To solve this problem, we can apply the principle of conservation of momentum. According to this principle, the total momentum before an event is equal to the total momentum after the event, as long as there are no external forces acting on the system.
Before the man throws the ball, the total momentum of the system (man + boat + ball) is zero because everything is stationary.
After the man throws the ball, the total momentum of the system will still be zero because there are no external forces acting on the system.
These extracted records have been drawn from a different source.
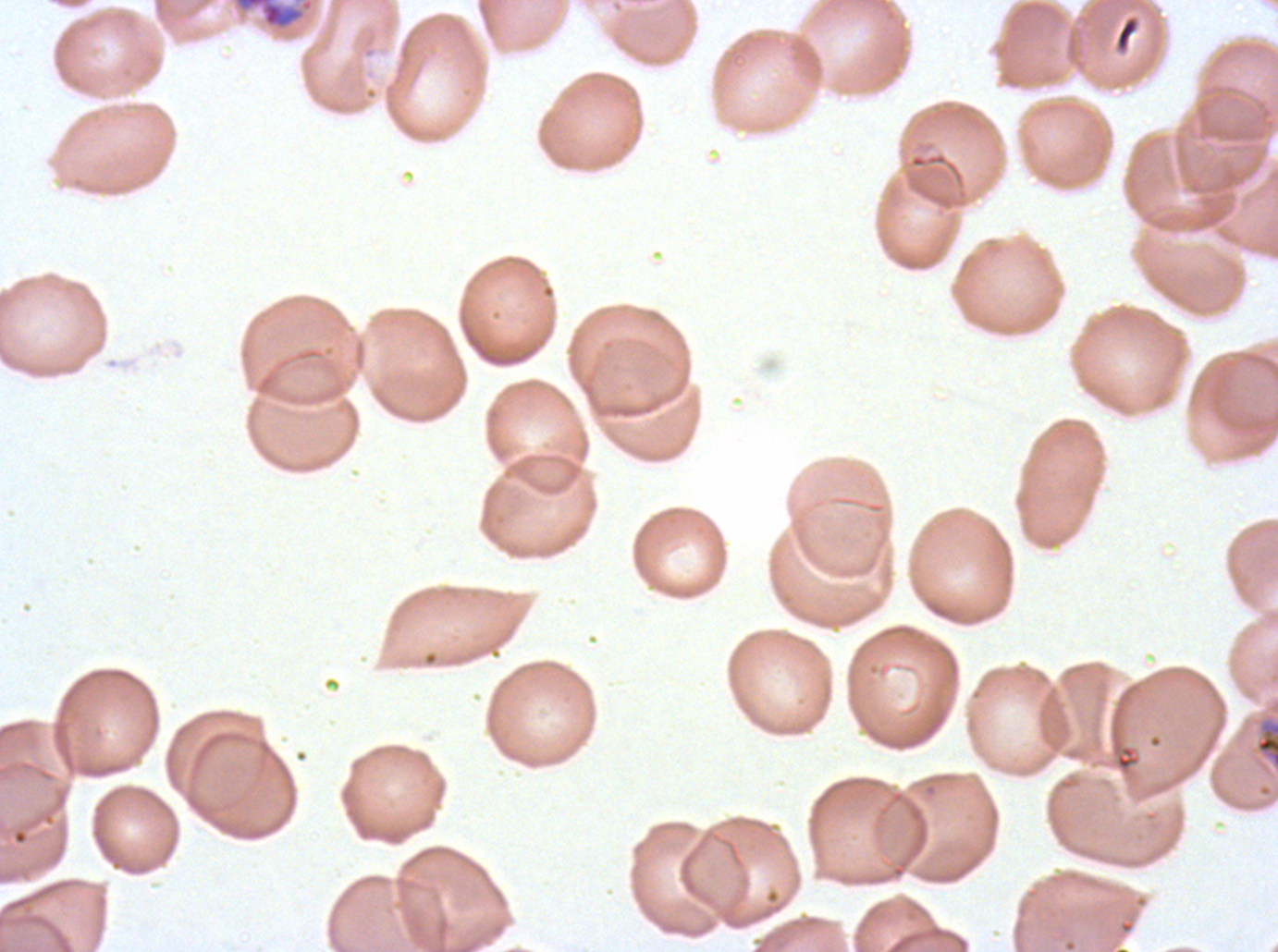

Approximate bounding boxes as [x1, y1, x2, y2] in pixels. Debris locations: [1114, 15, 1139, 53]. Late schizont locations: [1254, 716, 1277, 771]. Early schizont locations: [230, 0, 315, 33]. One sub-image of a larger composite. Image is 1278×952 pixels. Giemsa-stained preparation. Thin blood film. Ex-vivo Plasmodium falciparum culture from a patient in The Gambia, grown for 24 to 48 hours. Life-cycle stages observed: early schizont, late schizont.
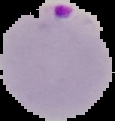

malaria_status: parasitized
image_type: segmented cell region with the area outside set to black
preparation: thin blood smear
image_size: 115×121 pixels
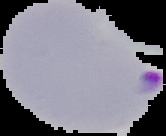
result = malaria parasites identified
image type = segmented cell region with the area outside set to black
preparation = thin blood smear
image size = 166×136 pixels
Name the cell type shown.
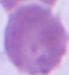
This is an erythrocyte.

modality = photomicrograph
magnification = 1000x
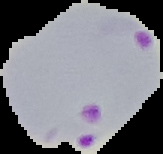
image type = cell region segmented out of the field of view; surrounding area masked to black
result = malaria parasites detected
image size = 163×154 pixels
preparation = thin blood smear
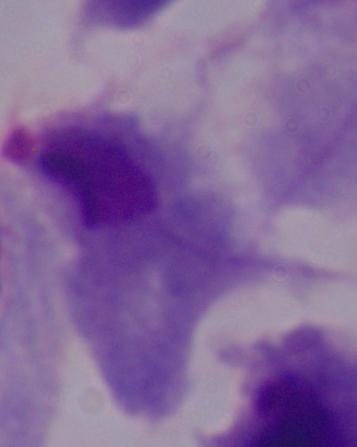

A trichomonad is shown. Photomicrograph. 1000x magnification.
Classify this cell by malaria status.
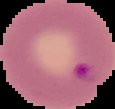

It is parasitized.

image type = segmented cell region with the area outside set to black
preparation = thin blood smear
image size = 115×109 pixels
Name the parasite shown.
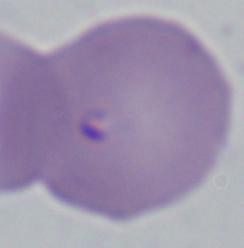
Babesia.

Summary:
  - Magnification: 1000x
  - Modality: micrograph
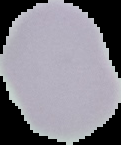
From a thin blood film. Image is 121×145 pixels. Segmented cell region on a black background. Result: negative for malaria parasites.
Identify the cell.
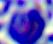

This is a leukocyte.

Summary:
  - Magnification: 400x
  - Modality: photomicrograph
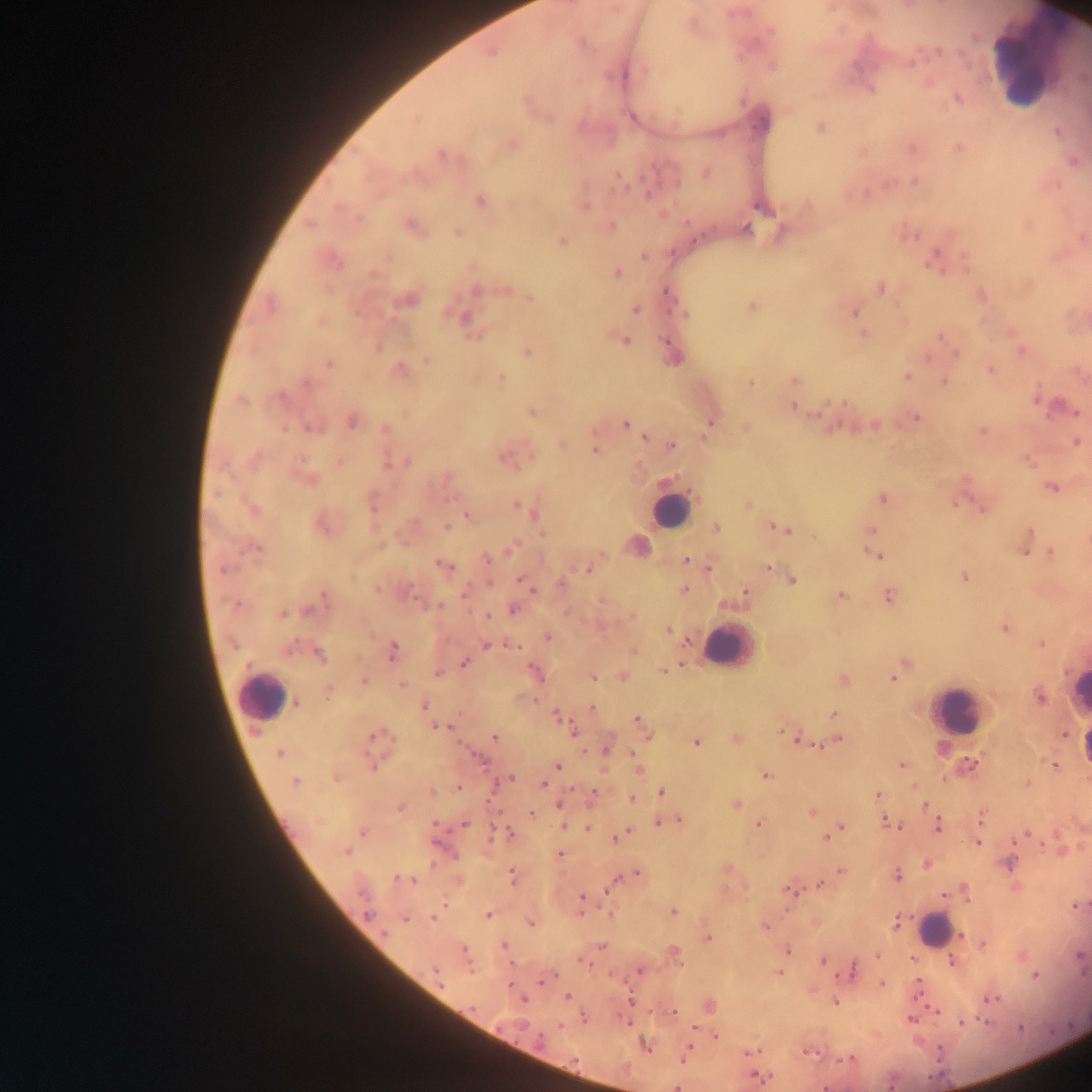
Approximate centers as [x, y] in pixels. Leukocyte locations: [1026, 68], [670, 510], [728, 646], [262, 694], [1078, 700], [956, 711], [932, 930]. Plasmodium parasite locations: [691, 23], [912, 61], [772, 66], [624, 75], [871, 90], [958, 98], [632, 117], [415, 120], [820, 128], [1057, 131], [510, 145], [958, 147], [911, 149], [863, 151], [441, 155], [706, 173], [617, 177], [915, 181], [647, 193], [481, 202], [585, 205], [761, 207], [359, 220], [310, 225], [411, 226], [611, 226], [747, 229], [457, 233], [561, 241], [644, 256], [934, 259], [335, 262], [617, 274], [374, 275], [881, 288], [477, 290], [505, 290], [667, 292], [981, 295], [530, 298], [411, 300], [270, 305], [752, 306], [635, 310], [854, 311], [685, 313], [462, 317], [321, 323], [864, 335], [941, 336], [625, 340], [378, 347], [1021, 351], [528, 352], [956, 354], [427, 360], [329, 363], [991, 369], [398, 370], [907, 376], [501, 378], [795, 380], [750, 382], [945, 382], [307, 384], [281, 395], [242, 401], [794, 407], [1069, 409], [531, 412], [915, 418], [352, 421], [625, 424], [746, 426], [874, 426], [708, 428], [285, 429], [313, 429], [386, 429], [982, 431], [705, 435], [645, 436], [1076, 442], [562, 444], [671, 445], [594, 451], [504, 458], [255, 459], [339, 462], [407, 462], [387, 464], [447, 477], [310, 480], [1051, 487], [883, 499], [958, 503], [747, 504], [372, 505], [515, 505], [981, 508], [251, 509], [522, 509], [467, 515], [535, 515], [324, 525], [446, 526], [716, 527], [782, 529], [871, 529], [1029, 532], [637, 547], [512, 548], [256, 549], [1026, 551], [1051, 552], [874, 554], [487, 559], [686, 560], [444, 566], [767, 567], [588, 568], [224, 570], [964, 577], [521, 580], [792, 580], [489, 583], [562, 584], [377, 588], [530, 588], [685, 590], [464, 594], [745, 595], [323, 596], [840, 596], [888, 597], [602, 600], [235, 604], [437, 606], [513, 610], [309, 611], [282, 613], [486, 616], [1004, 628], [667, 629], [548, 637], [1041, 643], [486, 644], [513, 647], [393, 651], [319, 655], [464, 662], [905, 663], [663, 670], [536, 673], [437, 674], [622, 676], [593, 677], [893, 679], [363, 681], [844, 681], [402, 685], [328, 694], [1040, 697], [296, 702], [424, 706], [592, 707], [557, 715], [834, 715], [637, 720], [438, 728], [572, 730], [785, 733], [373, 735], [649, 735], [494, 737], [736, 739], [838, 739], [799, 741], [696, 742], [606, 749], [279, 753], [972, 764], [902, 765], [1054, 765], [373, 766], [558, 766], [638, 771], [765, 776], [336, 779], [508, 780], [295, 781], [543, 784], [1027, 784], [458, 786], [431, 792], [594, 792], [662, 792], [878, 795], [632, 798], [735, 804], [559, 805], [925, 805], [401, 807], [811, 812], [531, 813], [981, 816], [679, 819], [885, 820], [661, 823], [435, 825], [464, 825], [564, 825], [758, 825], [938, 826], [587, 828], [840, 828], [835, 831], [362, 832], [507, 834], [1027, 834], [622, 835], [826, 837], [616, 838], [978, 843], [346, 852], [560, 854], [1008, 863], [926, 864], [728, 867], [841, 872], [637, 873], [512, 875], [897, 876], [398, 879], [409, 879], [458, 880], [821, 885], [611, 888], [789, 891], [946, 895], [582, 897], [1076, 906], [673, 913], [368, 914], [610, 914], [487, 915], [434, 918], [405, 919], [531, 923], [896, 923], [765, 926], [384, 934], [961, 935], [708, 938], [984, 944], [504, 946], [602, 947], [464, 949], [788, 950], [676, 955], [877, 956], [1079, 956], [584, 962], [678, 962], [822, 962], [952, 962], [435, 970], [639, 971], [852, 971], [779, 973], [1036, 976], [548, 978], [882, 984], [918, 984], [567, 996], [990, 998], [522, 1000], [630, 1001], [835, 1003], [674, 1011], [584, 1018], [911, 1019], [962, 1022], [559, 1027], [694, 1028], [1020, 1028], [717, 1036], [539, 1039], [646, 1046], [752, 1052], [808, 1052], [683, 1059], [848, 1059], [574, 1060], [760, 1077], [825, 1087], [676, 1088]. Image is 1092×1092 pixels. Thick blood film. One field of view. Collected in Ghana. Photographed through a microscope with a mobile-phone camera.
However, now the ball has some momentum in one direction, so the boat should have an equal but opposite momentum to maintain the total momentum at zero.
Let's denote the velocity of the ball as v_ball and the velocity of the boat as v_boat.
The momentum of an object can be calculated using the formula momentum = mass × velocity.
The initial momentum of the system will be:
Initial momentum = (mass of the man × velocity of the man) + (mass of the boat × velocity of the boat) + (mass of the ball × velocity of the ball)
Since everything is initially stationary, the velocity of the man and the velocity of the boat are both zero. Therefore:
Initial momentum = (60 kg × 0 m/s) + (40 kg × 0 m/s) + (0.2 kg × v_ball)
Since the total momentum of the system remains zero, the final momentum after the event will also be zero. Therefore:
Final momentum = (60 kg × 0 m/s) + (40 kg × v_boat) + (0.2 kg × 0 m/s)
Now we can set the initial and final momenta equal to each other and solve for v_boat:
(60 kg × 0 m/s) + (40 kg × 0 m/s) + (0.2 kg × v_ball) = (60 kg × 0 m/s) + (40 kg × v_boat) + (0.2 kg × 0 m/s)
0 + 0 + (0.2 kg × v_ball) = 0 + (40 kg × v_boat) + 0
0.2 kg × v_ball = 40 kg × v_boat
Dividing both sides of the equation by 0.2 kg:
v_ball = 200 kg × v_boat
Now we can substitute the given values into the equation to find the speed of the boat:
6 m/s = 200 kg × v_boat
Dividing both sides of the equation by 200 kg:
v_boat = 6 m/s ÷ 200 kg
v_boat = 0.03 m/s
Therefore, the speed of the boat after the man throws the ball is 0.03 m/s.
it will be 0
Momentum before = 0, so it must be zero after:
(60+40)v + (.2)....oops, you didn't put the speed of the ball after. No solution for you.